***** DATA PROVIDED *****
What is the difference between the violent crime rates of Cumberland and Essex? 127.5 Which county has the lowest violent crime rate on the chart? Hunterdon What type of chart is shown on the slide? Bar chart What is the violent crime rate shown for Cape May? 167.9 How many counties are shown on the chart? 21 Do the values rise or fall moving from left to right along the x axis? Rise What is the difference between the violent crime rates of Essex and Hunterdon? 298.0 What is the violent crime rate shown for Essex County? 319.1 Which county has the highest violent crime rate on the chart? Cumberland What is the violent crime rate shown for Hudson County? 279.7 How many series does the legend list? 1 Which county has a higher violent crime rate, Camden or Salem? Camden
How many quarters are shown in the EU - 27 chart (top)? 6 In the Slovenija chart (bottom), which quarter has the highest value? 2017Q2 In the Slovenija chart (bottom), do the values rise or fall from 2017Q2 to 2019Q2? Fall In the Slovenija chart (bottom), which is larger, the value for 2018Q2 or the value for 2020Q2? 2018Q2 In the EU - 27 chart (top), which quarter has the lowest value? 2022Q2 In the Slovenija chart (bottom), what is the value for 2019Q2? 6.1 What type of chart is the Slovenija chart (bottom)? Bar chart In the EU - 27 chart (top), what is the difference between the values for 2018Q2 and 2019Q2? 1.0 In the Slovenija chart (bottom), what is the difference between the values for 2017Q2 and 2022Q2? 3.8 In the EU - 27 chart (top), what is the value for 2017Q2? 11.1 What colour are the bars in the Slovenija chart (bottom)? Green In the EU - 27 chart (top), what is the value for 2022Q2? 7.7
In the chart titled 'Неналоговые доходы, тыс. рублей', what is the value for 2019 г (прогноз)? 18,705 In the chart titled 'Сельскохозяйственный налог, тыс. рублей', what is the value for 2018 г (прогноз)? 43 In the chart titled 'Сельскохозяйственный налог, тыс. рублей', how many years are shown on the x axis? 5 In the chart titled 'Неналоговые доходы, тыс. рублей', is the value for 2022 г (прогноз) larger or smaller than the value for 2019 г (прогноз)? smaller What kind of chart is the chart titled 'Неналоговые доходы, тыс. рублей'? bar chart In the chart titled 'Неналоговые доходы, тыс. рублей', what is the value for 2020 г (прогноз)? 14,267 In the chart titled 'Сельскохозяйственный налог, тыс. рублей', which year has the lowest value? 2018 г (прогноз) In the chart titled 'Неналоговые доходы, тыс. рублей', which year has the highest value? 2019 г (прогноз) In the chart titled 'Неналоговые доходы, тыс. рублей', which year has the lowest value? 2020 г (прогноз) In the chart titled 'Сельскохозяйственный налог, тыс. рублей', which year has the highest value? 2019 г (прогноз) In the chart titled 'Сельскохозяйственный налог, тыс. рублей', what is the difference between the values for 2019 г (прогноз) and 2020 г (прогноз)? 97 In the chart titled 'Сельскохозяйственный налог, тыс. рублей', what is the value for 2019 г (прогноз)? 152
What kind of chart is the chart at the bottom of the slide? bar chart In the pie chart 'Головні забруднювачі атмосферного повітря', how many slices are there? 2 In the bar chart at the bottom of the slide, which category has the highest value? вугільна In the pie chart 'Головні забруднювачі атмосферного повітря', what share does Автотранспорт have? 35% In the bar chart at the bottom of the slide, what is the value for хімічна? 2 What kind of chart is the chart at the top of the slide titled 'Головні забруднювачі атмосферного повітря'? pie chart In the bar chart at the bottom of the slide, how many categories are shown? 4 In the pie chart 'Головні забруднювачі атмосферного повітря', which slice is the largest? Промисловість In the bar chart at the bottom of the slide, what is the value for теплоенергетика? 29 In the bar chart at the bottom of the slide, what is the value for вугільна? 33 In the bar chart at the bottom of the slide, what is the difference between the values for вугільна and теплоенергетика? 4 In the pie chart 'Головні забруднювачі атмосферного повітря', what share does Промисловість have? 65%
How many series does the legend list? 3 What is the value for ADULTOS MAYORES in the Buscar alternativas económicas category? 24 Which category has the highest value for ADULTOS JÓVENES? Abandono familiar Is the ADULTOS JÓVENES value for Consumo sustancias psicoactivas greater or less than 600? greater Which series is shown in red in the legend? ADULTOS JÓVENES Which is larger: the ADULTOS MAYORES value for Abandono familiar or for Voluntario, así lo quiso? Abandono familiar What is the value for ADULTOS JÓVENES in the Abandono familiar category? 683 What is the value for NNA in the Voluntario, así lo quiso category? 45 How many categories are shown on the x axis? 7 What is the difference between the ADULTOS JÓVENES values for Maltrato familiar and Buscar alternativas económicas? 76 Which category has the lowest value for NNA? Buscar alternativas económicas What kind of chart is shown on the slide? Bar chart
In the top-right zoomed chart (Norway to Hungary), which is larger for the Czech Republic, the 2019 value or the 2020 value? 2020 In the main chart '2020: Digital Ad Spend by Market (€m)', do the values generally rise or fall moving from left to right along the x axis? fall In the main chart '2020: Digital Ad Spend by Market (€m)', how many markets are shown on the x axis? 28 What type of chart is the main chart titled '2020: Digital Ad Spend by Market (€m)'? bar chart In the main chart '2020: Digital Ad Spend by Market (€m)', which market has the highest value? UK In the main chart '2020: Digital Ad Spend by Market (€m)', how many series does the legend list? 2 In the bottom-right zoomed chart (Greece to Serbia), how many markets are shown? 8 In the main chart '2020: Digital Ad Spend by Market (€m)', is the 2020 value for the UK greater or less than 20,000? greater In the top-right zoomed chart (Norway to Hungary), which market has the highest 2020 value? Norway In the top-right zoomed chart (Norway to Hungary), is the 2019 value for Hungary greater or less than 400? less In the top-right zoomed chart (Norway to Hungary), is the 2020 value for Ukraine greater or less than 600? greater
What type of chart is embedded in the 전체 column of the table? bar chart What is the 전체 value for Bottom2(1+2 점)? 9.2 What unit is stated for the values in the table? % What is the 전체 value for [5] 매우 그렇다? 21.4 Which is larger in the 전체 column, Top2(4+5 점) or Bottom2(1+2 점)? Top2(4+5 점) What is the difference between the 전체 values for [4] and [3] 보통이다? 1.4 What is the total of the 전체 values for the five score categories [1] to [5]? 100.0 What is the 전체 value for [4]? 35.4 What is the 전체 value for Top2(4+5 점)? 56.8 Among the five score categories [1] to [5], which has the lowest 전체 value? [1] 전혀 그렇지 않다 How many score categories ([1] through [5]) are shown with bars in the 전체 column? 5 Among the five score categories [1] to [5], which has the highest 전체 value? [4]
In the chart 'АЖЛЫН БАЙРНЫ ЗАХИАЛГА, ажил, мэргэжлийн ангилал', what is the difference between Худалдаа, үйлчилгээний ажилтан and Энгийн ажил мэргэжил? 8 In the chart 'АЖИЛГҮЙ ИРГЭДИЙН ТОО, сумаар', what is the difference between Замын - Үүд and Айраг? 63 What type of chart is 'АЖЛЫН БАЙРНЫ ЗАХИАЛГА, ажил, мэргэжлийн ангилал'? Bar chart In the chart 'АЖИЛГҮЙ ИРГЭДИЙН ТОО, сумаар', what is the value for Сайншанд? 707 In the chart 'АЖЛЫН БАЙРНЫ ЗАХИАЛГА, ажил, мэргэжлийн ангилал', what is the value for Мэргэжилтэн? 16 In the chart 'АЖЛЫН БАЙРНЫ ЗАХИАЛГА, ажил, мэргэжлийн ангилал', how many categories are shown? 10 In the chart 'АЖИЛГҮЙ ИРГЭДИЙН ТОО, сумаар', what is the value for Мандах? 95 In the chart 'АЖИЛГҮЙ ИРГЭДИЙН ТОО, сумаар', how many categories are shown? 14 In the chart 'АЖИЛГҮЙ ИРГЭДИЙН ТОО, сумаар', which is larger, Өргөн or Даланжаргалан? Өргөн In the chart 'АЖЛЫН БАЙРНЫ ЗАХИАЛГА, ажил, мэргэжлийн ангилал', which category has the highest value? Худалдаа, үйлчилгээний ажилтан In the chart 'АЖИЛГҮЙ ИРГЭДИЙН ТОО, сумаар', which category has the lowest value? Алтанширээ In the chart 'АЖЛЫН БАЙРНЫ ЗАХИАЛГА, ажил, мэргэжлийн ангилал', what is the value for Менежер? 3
*****
▸ **TASK DIRECTIONS**: Put the rows into a Markdown table with columns "No." and "Line", starting at the first row and ending at the row that contains "How many quarters". Leave out any blank lines.

▸ **SOLUTION TO THE EXERCISE**:
| No. | Line |
|---|---|
| 1 | What is the difference between the violent crime rates of Cumberland and Essex? 127.5 Which county has the lowest violent crime rate on the chart? Hunterdon What type of chart is shown on the slide? Bar chart What is the violent crime rate shown for Cape May? 167.9 How many counties are shown on the chart? 21 Do the values rise or fall moving from left to right along the x axis? Rise What is the difference between the violent crime rates of Essex and Hunterdon? 298.0 What is the violent crime rate shown for Essex County? 319.1 Which county has the highest violent crime rate on the chart? Cumberland What is the violent crime rate shown for Hudson County? 279.7 How many series does the legend list? 1 Which county has a higher violent crime rate, Camden or Salem? Camden |
| 2 | How many quarters are shown in the EU - 27 chart (top)? 6 In the Slovenija chart (bottom), which quarter has the highest value? 2017Q2 In the Slovenija chart (bottom), do the values rise or fall from 2017Q2 to 2019Q2? Fall In the Slovenija chart (bottom), which is larger, the value for 2018Q2 or the value for 2020Q2? 2018Q2 In the EU - 27 chart (top), which quarter has the lowest value? 2022Q2 In the Slovenija chart (bottom), what is the value for 2019Q2? 6.1 What type of chart is the Slovenija chart (bottom)? Bar chart In the EU - 27 chart (top), what is the difference between the values for 2018Q2 and 2019Q2? 1.0 In the Slovenija chart (bottom), what is the difference between the values for 2017Q2 and 2022Q2? 3.8 In the EU - 27 chart (top), what is the value for 2017Q2? 11.1 What colour are the bars in the Slovenija chart (bottom)? Green In the EU - 27 chart (top), what is the value for 2022Q2? 7.7 |